Re: Confine vacuum skip logic to lazy_scan_skip

From: Heikki Linnakangas <hlinnaka(at)iki(dot)fi>
To: vignesh C <vignesh21(at)gmail(dot)com>, Andres Freund <andres(at)anarazel(dot)de>, Pg Hackers <pgsql-hackers(at)postgresql(dot)org>, Thomas Munro <thomas(dot)munro(at)gmail(dot)com>, Nazir Bilal Yavuz <byavuz81(at)gmail(dot)com>, Robert Haas <robertmhaas(at)gmail(dot)com>, Peter Geoghegan <pg(at)bowt(dot)ie>
Subject: Re: Confine vacuum skip logic to lazy_scan_skip
Date: 2024-03-08 13:49:47
Message-ID: 3df2b582-dc1c-46b6-99b6-38eddd1b2784@iki.fi
Views: Raw Message | Whole Thread | Download mbox | Resend email
Thread:
Lists: pgsql-hackers

On 08/03/2024 02:46, Melanie Plageman wrote:
> On Wed, Mar 06, 2024 at 10:00:23PM -0500, Melanie Plageman wrote:
>>> I feel heap_vac_scan_get_next_block() function could use some love.
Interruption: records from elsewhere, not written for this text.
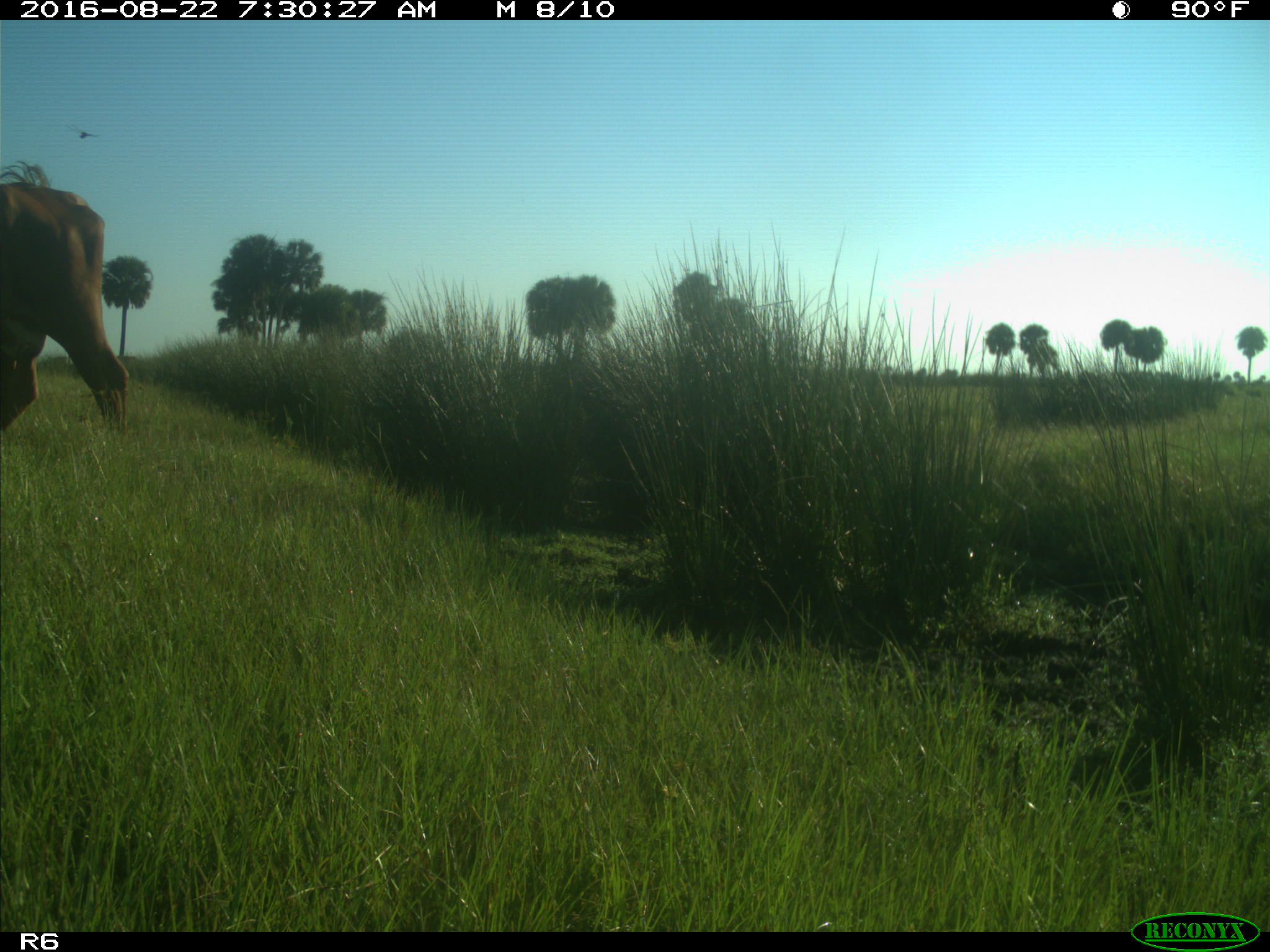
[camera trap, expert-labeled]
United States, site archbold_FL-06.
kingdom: Animalia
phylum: Chordata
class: Mammalia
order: Artiodactyla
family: Bovidae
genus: Bos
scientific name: Bos taurus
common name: domestic cow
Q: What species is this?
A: Bos taurus (domestic cow).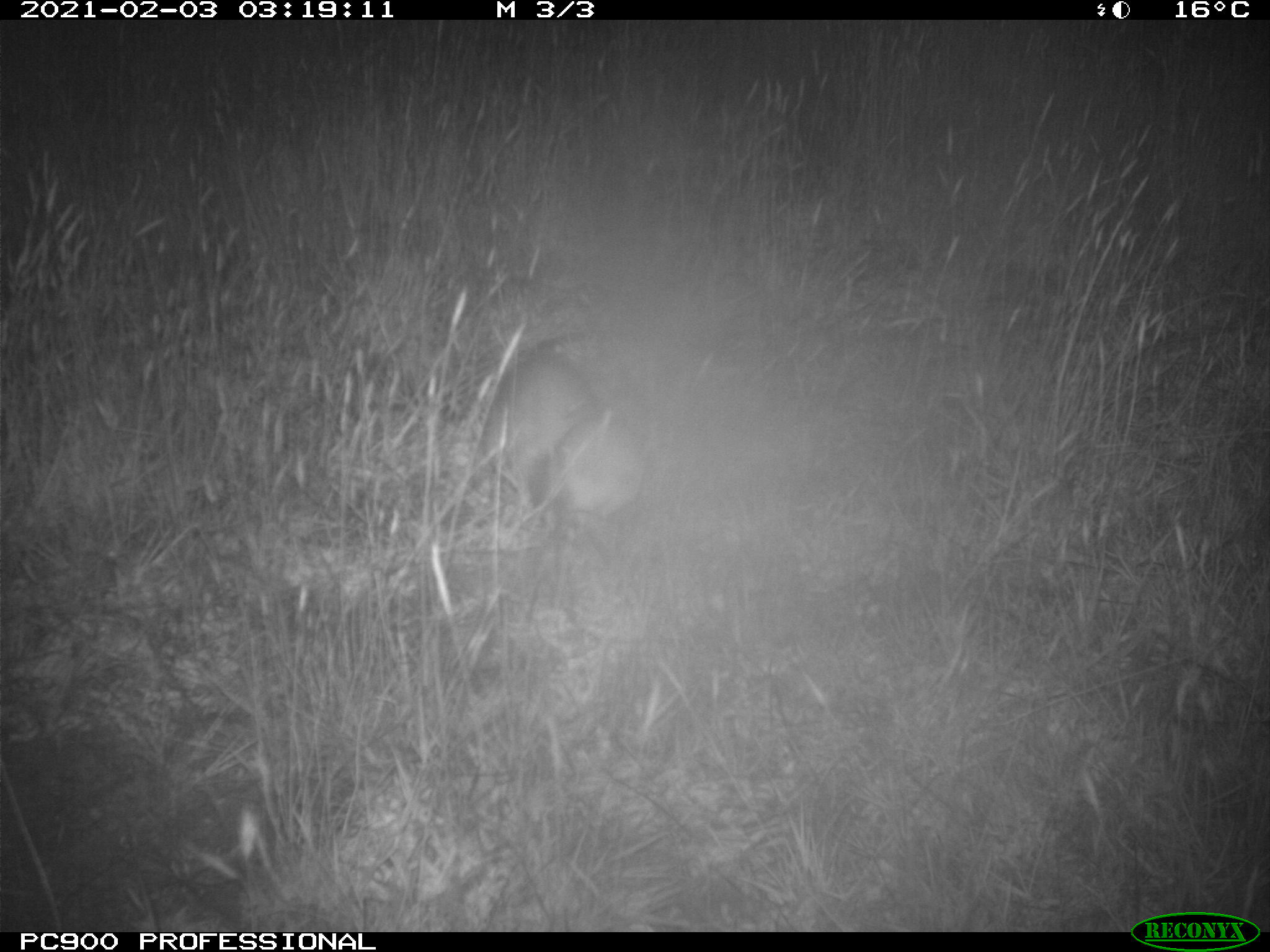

Maybe
>>> just some rewording of the comments, or maybe some other refactoring; not
>>> sure. But I'm pretty happy with the function signature and how it's called.
>
> I've cleaned up the comments on heap_vac_scan_next_block() in the first
> couple patches (not so much in the streaming read user). Let me know if
> it addresses your feelings or if I should look for other things I could
> change.

Thanks, that is better. I think I now finally understand how the
function works, and now I can see some more issues and refactoring
opportunities :-).

Looking at current lazy_scan_skip() code in 'master', one thing now
caught my eye (and it's the same with your patches):

> *next_unskippable_allvis = true;
> while (next_unskippable_block < rel_pages)
> {
> uint8 mapbits = visibilitymap_get_status(vacrel->rel,
> next_unskippable_block,
> vmbuffer);
>
> if ((mapbits & VISIBILITYMAP_ALL_VISIBLE) == 0)
> {
> Assert((mapbits & VISIBILITYMAP_ALL_FROZEN) == 0);
> *next_unskippable_allvis = false;
> break;
> }
>
> /*
> * Caller must scan the last page to determine whether it has tuples
> * (caller must have the opportunity to set vacrel->nonempty_pages).
> * This rule avoids having lazy_truncate_heap() take access-exclusive
> * lock on rel to attempt a truncation that fails anyway, just because
> * there are tuples on the last page (it is likely that there will be
> * tuples on other nearby pages as well, but those can be skipped).
> *
> * Implement this by always treating the last block as unsafe to skip.
> */
> if (next_unskippable_block == rel_pages - 1)
> break;
>
> /* DISABLE_PAGE_SKIPPING makes all skipping unsafe */
> if (!vacrel->skipwithvm)
> {
> /* Caller shouldn't rely on all_visible_according_to_vm */
> *next_unskippable_allvis = false;
> break;
> }
>
> /*
> * Aggressive VACUUM caller can't skip pages just because they are
> * all-visible. They may still skip all-frozen pages, which can't
> * contain XIDs < OldestXmin (XIDs that aren't already frozen by now).
> */
> if ((mapbits & VISIBILITYMAP_ALL_FROZEN) == 0)
> {
> if (vacrel->aggressive)
> break;
>
> /*
> * All-visible block is safe to skip in non-aggressive case. But
> * remember that the final range contains such a block for later.
> */
> skipsallvis = true;
> }
>
> /* XXX: is it OK to remove this? */
> vacuum_delay_point();
> next_unskippable_block++;
> nskippable_blocks++;
> }

Firstly, it seems silly to check DISABLE_PAGE_SKIPPING within the loop.
When DISABLE_PAGE_SKIPPING is set, we always return the next block and
set *next_unskippable_allvis = false regardless of the visibility map,
so why bother checking the visibility map at all?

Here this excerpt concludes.